─── Provided records ───

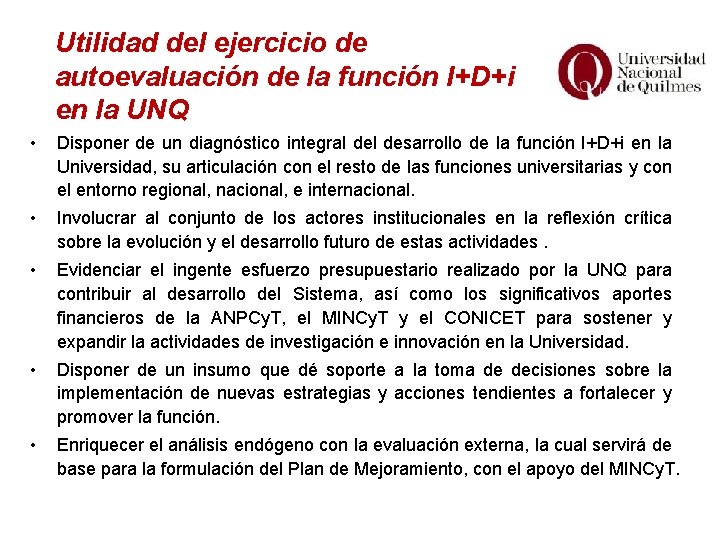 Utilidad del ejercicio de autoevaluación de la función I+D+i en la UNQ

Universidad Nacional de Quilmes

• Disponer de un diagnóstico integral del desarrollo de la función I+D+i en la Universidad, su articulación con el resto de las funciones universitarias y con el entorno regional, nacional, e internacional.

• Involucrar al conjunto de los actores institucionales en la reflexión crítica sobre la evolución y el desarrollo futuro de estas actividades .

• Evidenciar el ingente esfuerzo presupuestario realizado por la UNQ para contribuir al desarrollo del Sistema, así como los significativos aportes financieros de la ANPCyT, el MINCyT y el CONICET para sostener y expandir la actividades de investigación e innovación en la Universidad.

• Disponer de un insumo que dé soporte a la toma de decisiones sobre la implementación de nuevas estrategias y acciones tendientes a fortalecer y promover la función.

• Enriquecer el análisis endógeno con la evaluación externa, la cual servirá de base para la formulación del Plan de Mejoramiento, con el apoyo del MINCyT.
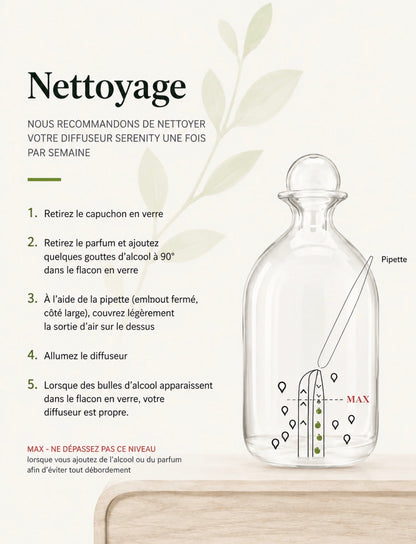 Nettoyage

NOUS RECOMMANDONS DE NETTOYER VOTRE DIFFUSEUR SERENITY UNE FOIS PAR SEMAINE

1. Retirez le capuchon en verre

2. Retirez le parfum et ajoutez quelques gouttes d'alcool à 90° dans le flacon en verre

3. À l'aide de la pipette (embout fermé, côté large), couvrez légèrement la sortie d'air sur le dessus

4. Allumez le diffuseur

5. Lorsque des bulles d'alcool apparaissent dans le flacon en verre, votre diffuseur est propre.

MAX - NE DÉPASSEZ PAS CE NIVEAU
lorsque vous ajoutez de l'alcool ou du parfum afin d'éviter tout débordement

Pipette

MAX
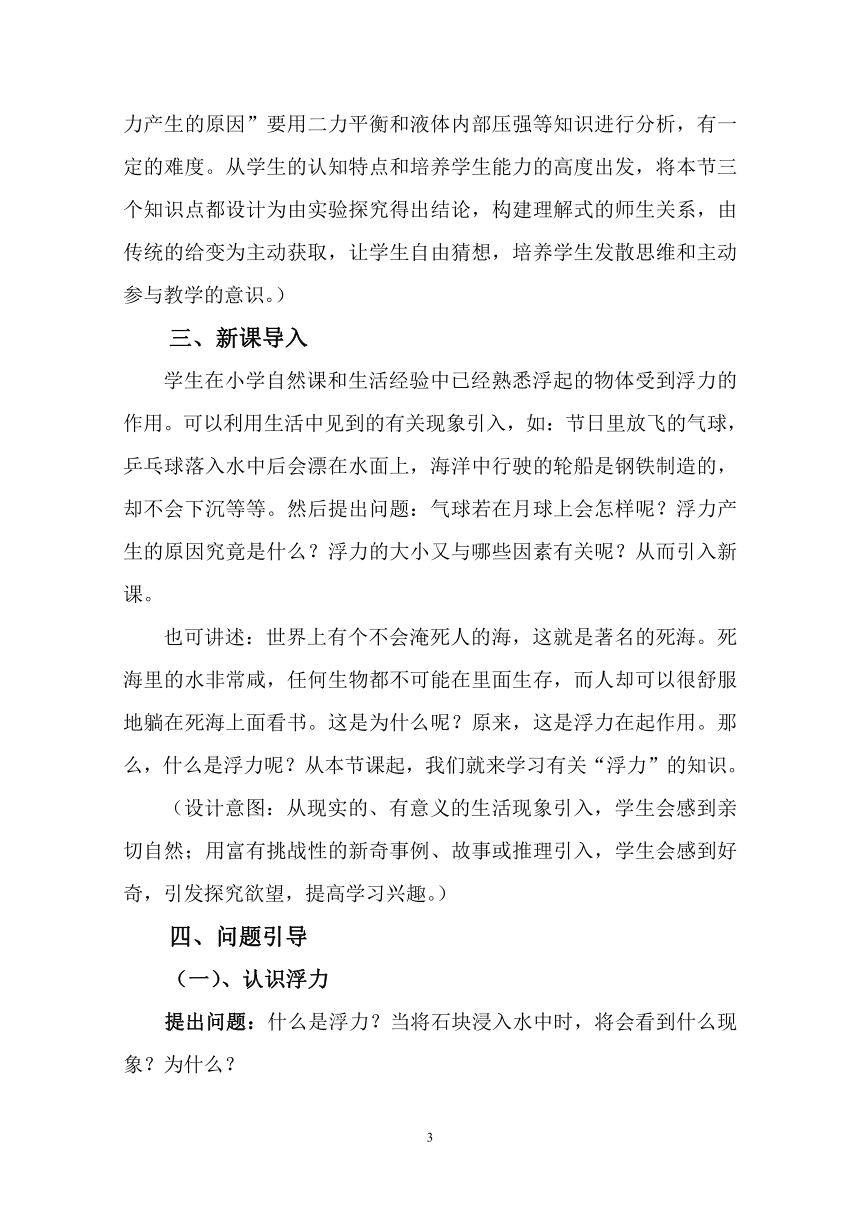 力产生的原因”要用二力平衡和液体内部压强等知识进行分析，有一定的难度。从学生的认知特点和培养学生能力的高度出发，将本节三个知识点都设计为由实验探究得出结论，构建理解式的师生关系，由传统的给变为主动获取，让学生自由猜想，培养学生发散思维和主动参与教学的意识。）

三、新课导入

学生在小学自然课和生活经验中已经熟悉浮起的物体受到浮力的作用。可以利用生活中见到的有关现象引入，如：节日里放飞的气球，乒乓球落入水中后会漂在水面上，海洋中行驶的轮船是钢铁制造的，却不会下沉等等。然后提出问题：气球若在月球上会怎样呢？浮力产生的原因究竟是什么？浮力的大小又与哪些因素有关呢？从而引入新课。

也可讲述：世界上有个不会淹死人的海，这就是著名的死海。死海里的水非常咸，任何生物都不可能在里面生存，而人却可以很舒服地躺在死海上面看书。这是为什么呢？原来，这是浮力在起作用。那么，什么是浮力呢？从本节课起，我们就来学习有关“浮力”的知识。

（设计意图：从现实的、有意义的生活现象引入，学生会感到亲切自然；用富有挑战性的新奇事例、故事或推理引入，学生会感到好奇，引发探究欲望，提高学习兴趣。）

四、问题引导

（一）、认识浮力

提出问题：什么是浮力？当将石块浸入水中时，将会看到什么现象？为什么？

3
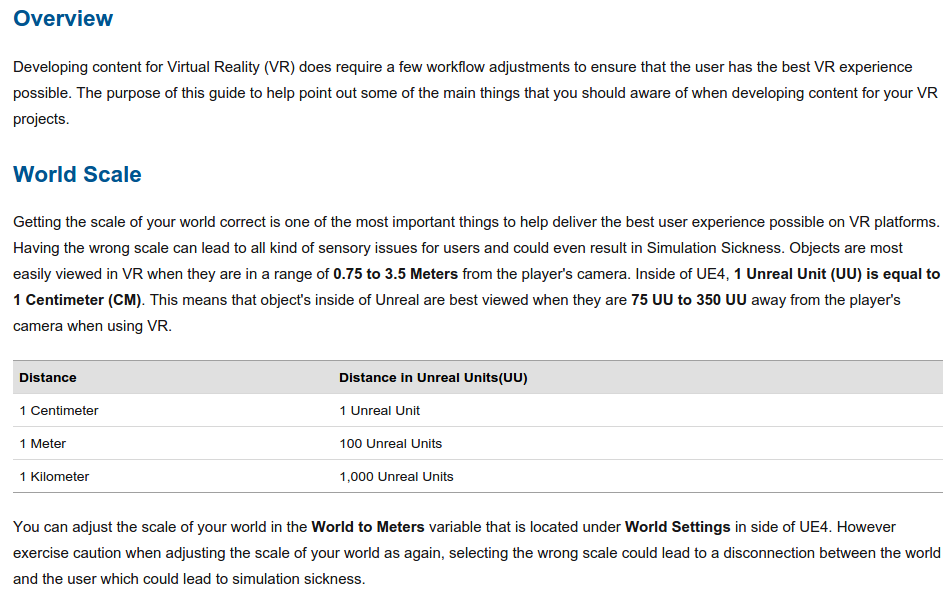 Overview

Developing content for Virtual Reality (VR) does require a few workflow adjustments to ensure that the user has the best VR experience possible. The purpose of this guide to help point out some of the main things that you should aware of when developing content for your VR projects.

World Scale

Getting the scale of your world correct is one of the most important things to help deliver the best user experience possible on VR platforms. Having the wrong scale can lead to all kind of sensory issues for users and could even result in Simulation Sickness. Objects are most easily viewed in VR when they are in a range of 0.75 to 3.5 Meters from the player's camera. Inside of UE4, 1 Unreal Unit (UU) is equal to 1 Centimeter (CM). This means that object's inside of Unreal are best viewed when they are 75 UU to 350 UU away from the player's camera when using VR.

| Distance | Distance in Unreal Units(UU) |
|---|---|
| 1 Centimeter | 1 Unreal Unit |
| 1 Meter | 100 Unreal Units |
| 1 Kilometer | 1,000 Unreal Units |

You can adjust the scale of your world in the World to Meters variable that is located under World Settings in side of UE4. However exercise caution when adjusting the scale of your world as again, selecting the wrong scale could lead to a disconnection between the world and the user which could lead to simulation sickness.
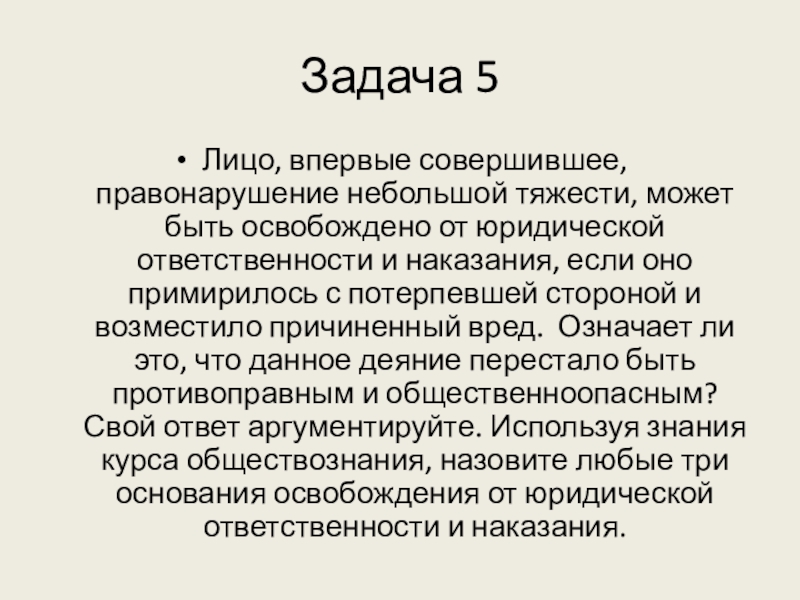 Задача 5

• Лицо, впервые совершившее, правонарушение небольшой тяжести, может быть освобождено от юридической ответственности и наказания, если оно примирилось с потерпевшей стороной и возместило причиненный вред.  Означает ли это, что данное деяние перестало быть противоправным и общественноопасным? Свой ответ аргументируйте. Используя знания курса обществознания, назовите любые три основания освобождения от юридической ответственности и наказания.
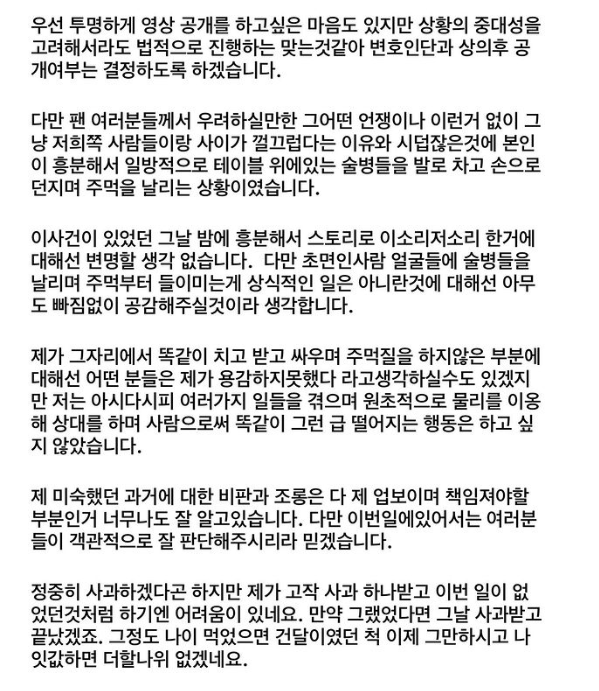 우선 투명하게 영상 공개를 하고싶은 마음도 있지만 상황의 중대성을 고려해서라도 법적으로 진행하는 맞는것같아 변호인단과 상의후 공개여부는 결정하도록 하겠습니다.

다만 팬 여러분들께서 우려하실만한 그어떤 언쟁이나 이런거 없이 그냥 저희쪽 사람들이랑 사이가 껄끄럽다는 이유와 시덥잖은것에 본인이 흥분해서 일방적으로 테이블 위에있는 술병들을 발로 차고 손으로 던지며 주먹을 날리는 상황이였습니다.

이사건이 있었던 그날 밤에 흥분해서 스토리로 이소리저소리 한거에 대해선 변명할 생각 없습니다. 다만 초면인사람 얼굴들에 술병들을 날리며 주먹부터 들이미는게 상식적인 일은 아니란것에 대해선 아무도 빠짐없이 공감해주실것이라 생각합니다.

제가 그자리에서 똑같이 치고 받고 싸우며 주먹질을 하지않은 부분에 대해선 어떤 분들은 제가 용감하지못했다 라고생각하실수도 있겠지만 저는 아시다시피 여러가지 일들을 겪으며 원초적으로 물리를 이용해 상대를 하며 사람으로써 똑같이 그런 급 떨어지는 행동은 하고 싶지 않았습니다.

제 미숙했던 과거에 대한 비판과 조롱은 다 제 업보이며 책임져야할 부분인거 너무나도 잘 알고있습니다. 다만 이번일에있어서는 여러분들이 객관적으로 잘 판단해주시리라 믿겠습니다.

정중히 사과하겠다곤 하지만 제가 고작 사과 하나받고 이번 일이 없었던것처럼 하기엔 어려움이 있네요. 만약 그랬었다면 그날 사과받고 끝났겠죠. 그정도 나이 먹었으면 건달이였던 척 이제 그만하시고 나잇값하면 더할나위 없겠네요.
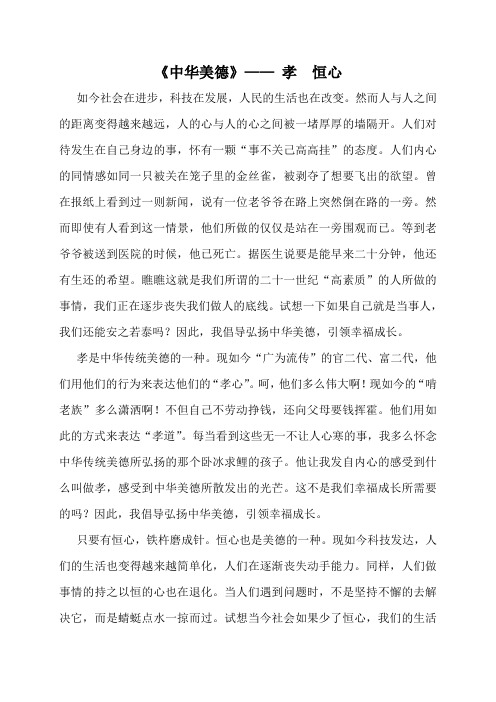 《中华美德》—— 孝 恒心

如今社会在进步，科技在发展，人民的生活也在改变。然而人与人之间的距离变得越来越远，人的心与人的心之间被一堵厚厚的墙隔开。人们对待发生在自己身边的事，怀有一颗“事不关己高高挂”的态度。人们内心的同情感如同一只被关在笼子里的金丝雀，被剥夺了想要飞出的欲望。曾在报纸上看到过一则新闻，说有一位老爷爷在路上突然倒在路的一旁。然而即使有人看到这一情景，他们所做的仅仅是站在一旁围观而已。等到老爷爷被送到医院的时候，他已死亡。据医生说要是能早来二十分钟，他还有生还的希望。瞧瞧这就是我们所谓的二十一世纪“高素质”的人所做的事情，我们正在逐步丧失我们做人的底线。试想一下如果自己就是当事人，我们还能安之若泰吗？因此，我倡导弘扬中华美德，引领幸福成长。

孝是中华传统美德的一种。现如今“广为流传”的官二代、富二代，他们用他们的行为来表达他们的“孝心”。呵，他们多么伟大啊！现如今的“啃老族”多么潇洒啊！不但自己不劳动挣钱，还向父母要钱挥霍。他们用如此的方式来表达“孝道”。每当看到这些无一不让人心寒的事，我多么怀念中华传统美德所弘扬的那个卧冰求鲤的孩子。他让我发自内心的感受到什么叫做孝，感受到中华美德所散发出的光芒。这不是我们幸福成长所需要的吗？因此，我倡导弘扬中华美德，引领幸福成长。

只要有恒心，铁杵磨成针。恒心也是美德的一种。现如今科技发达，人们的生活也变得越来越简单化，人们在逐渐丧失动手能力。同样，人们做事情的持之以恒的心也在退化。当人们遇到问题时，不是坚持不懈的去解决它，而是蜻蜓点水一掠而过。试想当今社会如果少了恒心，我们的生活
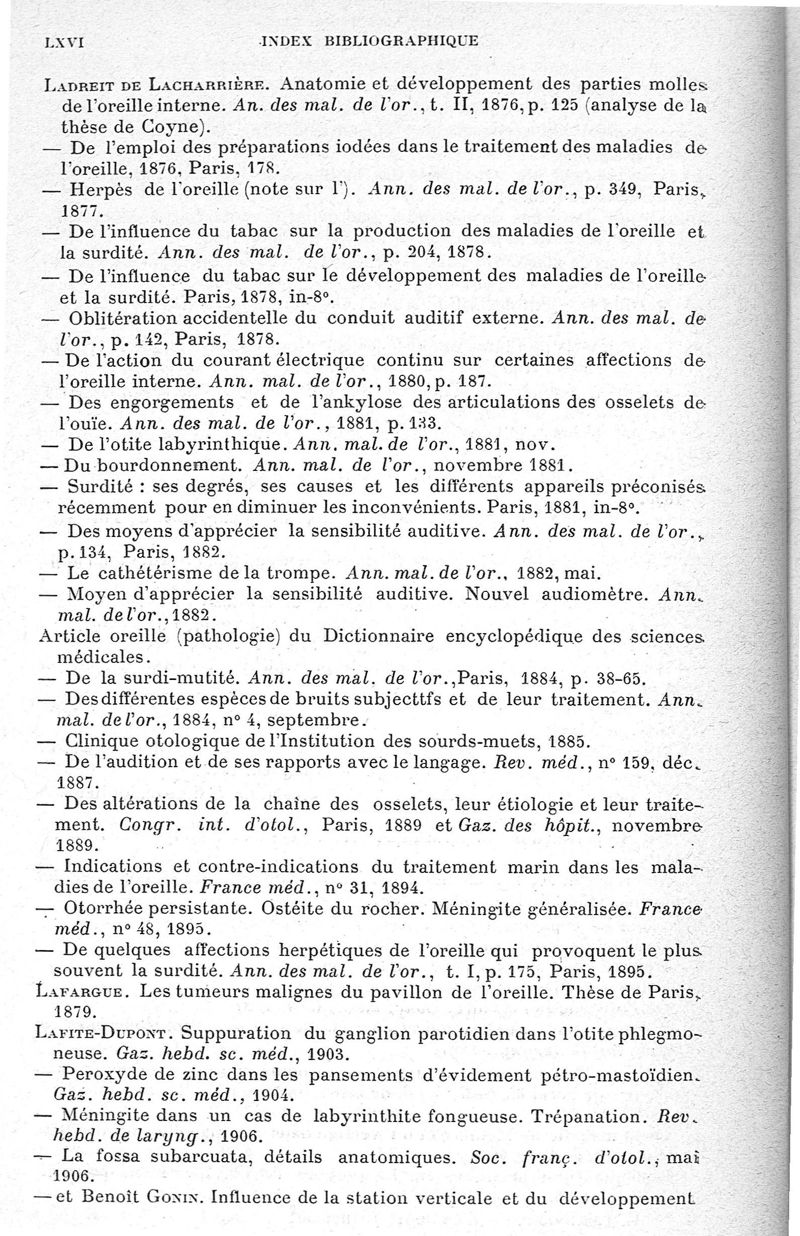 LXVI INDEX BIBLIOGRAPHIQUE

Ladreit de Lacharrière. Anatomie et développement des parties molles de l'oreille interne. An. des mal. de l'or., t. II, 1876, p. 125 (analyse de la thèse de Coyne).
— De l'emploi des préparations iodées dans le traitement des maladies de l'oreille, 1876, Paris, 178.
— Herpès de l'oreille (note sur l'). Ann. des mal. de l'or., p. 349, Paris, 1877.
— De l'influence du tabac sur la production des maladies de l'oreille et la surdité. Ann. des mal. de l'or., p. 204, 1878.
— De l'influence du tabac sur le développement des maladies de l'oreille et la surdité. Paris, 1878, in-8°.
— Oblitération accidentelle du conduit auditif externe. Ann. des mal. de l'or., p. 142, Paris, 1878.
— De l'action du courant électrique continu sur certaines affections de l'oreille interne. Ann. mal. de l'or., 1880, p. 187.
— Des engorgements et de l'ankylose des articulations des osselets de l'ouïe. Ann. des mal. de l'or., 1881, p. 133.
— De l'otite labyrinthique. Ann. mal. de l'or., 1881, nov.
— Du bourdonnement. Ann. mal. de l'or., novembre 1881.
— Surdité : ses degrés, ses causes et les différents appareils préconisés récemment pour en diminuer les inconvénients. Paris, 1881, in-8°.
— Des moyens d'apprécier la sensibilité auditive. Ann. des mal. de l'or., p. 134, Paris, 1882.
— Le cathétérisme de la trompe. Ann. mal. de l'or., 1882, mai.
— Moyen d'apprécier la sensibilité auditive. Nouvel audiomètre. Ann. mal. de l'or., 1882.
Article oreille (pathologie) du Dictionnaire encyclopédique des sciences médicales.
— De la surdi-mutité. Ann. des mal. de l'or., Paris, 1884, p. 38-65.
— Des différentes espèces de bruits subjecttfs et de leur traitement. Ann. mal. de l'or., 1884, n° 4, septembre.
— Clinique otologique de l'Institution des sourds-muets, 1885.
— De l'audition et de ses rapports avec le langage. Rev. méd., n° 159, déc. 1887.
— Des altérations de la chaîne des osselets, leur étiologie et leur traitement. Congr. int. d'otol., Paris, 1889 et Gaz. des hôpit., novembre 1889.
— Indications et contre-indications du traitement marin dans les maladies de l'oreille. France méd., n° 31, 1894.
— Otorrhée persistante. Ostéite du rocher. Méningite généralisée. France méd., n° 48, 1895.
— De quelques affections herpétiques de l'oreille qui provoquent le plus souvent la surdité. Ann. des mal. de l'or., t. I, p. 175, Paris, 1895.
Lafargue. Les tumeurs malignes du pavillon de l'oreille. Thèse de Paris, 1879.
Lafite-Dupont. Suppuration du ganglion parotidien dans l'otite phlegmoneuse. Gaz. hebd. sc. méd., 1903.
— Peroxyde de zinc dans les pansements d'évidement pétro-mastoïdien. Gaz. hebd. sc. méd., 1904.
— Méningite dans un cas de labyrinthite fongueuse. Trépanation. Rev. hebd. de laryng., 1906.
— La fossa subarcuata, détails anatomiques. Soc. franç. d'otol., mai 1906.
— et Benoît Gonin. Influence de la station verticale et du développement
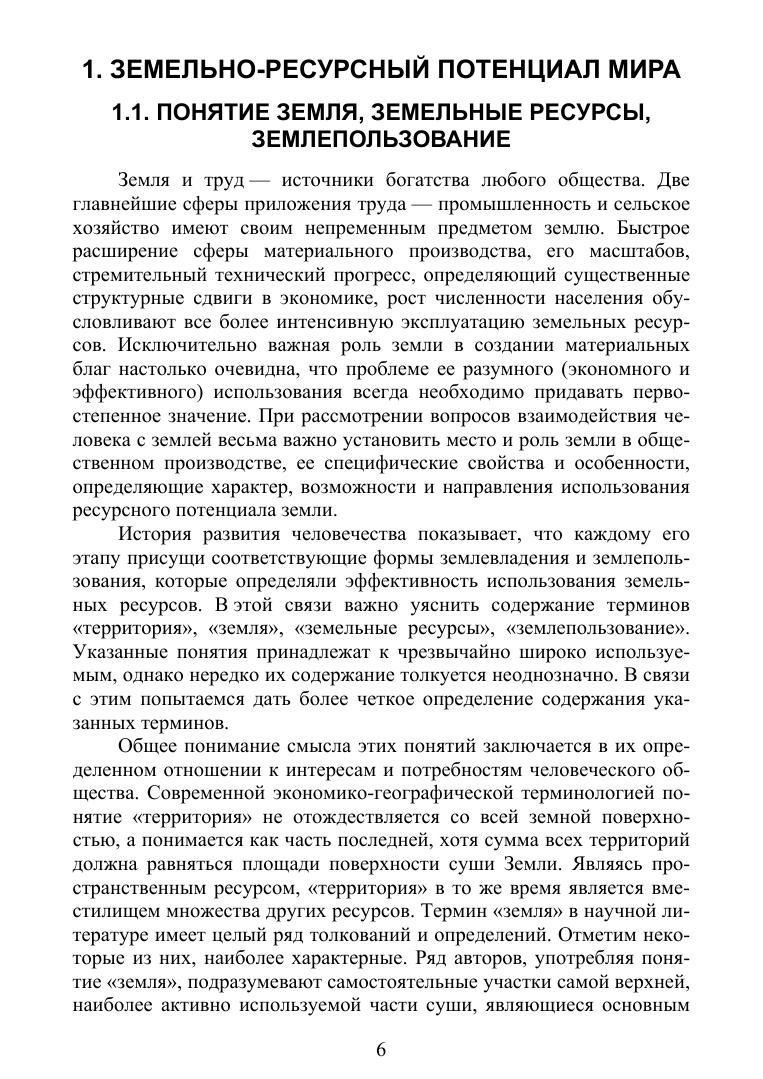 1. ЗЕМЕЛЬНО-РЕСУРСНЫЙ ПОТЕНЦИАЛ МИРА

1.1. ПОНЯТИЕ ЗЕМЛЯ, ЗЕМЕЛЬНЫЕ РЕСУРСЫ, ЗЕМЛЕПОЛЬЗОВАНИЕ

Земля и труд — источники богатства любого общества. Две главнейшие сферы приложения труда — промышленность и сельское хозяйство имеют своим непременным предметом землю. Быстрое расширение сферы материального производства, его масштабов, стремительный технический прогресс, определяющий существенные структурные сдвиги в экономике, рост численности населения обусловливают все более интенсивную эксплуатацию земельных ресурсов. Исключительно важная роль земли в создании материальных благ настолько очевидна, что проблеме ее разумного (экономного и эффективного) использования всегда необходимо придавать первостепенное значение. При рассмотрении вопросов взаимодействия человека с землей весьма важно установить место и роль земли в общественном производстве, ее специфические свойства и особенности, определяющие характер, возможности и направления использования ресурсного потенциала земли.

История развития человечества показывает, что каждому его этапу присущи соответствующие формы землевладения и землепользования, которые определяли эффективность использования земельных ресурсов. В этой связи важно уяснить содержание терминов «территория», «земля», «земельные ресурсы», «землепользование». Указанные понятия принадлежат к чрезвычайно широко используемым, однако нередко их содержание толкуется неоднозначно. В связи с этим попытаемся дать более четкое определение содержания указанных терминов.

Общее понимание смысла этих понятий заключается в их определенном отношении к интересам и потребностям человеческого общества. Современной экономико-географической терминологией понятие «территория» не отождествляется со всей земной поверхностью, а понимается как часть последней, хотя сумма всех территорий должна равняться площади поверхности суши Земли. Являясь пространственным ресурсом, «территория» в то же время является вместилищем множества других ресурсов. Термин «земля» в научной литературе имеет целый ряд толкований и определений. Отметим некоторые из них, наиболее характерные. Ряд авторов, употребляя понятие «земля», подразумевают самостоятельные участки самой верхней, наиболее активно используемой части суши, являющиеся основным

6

───

* _Task details_: Please copy the line that holds "Общее понимание смысла" and each line under it through the last line above, exactly as they stand, adding nothing.

* _Exercise output_:
Общее понимание смысла этих понятий заключается в их определенном отношении к интересам и потребностям человеческого общества. Современной экономико-географической терминологией понятие «территория» не отождествляется со всей земной поверхностью, а понимается как часть последней, хотя сумма всех территорий должна равняться площади поверхности суши Земли. Являясь пространственным ресурсом, «территория» в то же время является вместилищем множества других ресурсов. Термин «земля» в научной литературе имеет целый ряд толкований и определений. Отметим некоторые из них, наиболее характерные. Ряд авторов, употребляя понятие «земля», подразумевают самостоятельные участки самой верхней, наиболее активно используемой части суши, являющиеся основным

6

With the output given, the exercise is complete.